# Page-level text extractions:

══════════════════════════════

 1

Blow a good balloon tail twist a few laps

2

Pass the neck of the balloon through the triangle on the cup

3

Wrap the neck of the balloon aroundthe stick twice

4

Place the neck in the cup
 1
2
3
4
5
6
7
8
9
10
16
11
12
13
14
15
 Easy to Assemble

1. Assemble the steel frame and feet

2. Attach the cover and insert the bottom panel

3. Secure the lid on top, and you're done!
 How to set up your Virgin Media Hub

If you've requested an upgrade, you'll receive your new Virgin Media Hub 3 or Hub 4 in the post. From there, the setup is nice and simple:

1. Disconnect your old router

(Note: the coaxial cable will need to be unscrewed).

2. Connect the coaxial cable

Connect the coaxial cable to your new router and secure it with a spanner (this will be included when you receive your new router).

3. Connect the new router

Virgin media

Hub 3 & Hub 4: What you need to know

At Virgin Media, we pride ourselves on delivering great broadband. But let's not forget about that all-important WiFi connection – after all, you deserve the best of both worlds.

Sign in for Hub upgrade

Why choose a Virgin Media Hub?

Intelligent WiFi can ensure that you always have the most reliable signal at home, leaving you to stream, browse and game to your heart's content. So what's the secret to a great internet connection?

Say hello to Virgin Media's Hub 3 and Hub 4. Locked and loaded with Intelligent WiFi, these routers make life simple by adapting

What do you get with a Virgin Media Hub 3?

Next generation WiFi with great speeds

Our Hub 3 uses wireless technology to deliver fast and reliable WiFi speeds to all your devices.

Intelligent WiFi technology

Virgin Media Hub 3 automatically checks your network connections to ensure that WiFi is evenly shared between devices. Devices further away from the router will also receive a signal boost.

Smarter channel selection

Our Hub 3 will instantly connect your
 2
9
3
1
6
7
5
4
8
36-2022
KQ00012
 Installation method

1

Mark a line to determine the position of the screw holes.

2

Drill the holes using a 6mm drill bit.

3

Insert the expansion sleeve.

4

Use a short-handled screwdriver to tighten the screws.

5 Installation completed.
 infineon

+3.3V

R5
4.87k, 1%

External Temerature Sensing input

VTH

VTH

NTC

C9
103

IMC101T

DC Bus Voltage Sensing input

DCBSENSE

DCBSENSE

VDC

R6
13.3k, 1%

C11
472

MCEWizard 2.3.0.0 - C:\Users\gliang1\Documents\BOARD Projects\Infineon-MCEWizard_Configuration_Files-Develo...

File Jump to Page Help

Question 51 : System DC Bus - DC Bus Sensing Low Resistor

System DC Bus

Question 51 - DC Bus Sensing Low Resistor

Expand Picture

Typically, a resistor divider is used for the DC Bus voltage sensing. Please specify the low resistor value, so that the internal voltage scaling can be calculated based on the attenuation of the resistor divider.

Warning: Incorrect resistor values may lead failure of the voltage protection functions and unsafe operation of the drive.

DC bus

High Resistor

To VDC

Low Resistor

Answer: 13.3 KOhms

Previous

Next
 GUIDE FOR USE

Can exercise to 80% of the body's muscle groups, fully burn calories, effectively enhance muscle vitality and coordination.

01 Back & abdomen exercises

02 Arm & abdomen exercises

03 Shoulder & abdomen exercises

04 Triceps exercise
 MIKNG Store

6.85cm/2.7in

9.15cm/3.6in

══════════════════════════════

# Instructions for the task:
What you return should be exactly the lines above, starting at the one with "Wrap the neck" and ending at the one with "Why choose a Virgin Media Hub?", and nothing else.

# Task result:
Wrap the neck of the balloon aroundthe stick twice

4

Place the neck in the cup
 1
2
3
4
5
6
7
8
9
10
16
11
12
13
14
15
 Easy to Assemble

1. Assemble the steel frame and feet

2. Attach the cover and insert the bottom panel

3. Secure the lid on top, and you're done!
 How to set up your Virgin Media Hub

If you've requested an upgrade, you'll receive your new Virgin Media Hub 3 or Hub 4 in the post. From there, the setup is nice and simple:

1. Disconnect your old router

(Note: the coaxial cable will need to be unscrewed).

2. Connect the coaxial cable

Connect the coaxial cable to your new router and secure it with a spanner (this will be included when you receive your new router).

3. Connect the new router

Virgin media

Hub 3 & Hub 4: What you need to know

At Virgin Media, we pride ourselves on delivering great broadband. But let's not forget about that all-important WiFi connection – after all, you deserve the best of both worlds.

Sign in for Hub upgrade

Why choose a Virgin Media Hub?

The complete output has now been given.